** Opening Supplied material block **

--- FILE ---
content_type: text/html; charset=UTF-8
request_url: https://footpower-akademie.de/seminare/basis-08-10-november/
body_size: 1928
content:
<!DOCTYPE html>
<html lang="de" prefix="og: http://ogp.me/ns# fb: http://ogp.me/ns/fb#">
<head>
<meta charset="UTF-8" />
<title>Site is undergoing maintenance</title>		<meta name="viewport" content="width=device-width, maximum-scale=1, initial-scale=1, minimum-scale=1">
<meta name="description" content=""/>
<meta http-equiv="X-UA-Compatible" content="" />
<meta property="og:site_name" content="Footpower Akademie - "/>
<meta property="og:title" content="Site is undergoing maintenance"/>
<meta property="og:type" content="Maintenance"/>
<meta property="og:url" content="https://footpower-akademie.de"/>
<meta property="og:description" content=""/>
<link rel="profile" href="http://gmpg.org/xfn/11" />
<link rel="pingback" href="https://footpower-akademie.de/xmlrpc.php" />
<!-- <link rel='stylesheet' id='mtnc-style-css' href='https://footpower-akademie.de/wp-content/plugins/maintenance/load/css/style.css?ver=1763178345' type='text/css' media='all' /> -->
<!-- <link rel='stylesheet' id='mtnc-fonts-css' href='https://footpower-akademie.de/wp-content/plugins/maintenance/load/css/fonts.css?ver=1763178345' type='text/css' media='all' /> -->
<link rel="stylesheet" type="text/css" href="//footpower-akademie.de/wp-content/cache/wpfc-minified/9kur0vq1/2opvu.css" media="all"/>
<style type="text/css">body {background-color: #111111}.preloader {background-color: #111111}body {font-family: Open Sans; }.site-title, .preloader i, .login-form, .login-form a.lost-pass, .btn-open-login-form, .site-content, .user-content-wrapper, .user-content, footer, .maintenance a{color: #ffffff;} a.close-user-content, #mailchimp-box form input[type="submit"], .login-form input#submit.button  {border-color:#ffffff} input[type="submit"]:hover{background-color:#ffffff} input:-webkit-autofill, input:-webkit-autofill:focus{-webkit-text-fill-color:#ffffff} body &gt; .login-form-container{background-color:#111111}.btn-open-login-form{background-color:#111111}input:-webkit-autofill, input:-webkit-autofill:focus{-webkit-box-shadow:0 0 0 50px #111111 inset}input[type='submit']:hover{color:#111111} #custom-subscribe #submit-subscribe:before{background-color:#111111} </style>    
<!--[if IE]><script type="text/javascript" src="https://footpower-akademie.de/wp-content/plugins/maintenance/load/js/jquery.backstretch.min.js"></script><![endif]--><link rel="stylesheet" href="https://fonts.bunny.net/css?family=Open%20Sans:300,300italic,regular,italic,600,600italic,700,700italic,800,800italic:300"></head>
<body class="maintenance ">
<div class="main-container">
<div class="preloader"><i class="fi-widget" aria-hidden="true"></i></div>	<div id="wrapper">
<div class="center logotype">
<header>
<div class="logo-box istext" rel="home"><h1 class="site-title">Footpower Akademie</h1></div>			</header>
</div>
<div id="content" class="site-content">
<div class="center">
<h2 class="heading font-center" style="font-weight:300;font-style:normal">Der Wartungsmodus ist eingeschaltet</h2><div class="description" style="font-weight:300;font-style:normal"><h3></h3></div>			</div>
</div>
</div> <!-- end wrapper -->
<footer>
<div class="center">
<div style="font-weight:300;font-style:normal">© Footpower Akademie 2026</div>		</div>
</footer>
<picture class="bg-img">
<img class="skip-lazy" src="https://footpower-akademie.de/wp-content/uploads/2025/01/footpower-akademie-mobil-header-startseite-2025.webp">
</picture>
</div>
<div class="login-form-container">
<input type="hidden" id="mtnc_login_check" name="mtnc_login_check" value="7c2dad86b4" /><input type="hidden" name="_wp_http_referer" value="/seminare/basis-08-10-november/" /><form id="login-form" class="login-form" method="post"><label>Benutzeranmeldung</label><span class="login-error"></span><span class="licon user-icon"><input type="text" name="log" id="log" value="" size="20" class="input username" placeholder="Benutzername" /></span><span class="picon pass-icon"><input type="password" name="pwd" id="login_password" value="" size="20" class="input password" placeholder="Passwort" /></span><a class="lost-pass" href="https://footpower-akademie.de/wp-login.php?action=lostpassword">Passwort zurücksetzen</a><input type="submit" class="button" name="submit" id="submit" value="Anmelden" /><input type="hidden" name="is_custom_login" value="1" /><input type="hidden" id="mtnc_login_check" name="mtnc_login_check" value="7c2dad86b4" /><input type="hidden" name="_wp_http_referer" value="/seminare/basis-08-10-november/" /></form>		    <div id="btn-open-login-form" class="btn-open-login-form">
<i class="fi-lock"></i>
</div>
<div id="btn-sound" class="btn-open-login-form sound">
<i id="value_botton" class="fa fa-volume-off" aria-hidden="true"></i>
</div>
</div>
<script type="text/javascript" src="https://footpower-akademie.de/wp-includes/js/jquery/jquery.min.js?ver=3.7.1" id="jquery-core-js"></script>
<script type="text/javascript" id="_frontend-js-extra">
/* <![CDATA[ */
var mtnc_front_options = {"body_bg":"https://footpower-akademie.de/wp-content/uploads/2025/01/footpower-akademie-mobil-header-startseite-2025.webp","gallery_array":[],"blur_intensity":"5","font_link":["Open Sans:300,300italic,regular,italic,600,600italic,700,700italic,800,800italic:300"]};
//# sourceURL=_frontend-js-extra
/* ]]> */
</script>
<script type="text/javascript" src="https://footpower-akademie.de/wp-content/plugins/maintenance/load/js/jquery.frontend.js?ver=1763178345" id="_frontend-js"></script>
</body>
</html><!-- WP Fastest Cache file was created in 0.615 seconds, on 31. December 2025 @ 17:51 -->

** Closing Supplied material block **

• _Instructions for the task_: Please return each line of the listing above that contains "weight".

• _Output for this task_:
<h2 class="heading font-center" style="font-weight:300;font-style:normal">Der Wartungsmodus ist eingeschaltet</h2><div class="description" style="font-weight:300;font-style:normal"><h3></h3></div>			</div>
<div style="font-weight:300;font-style:normal">© Footpower Akademie 2026</div>		</div>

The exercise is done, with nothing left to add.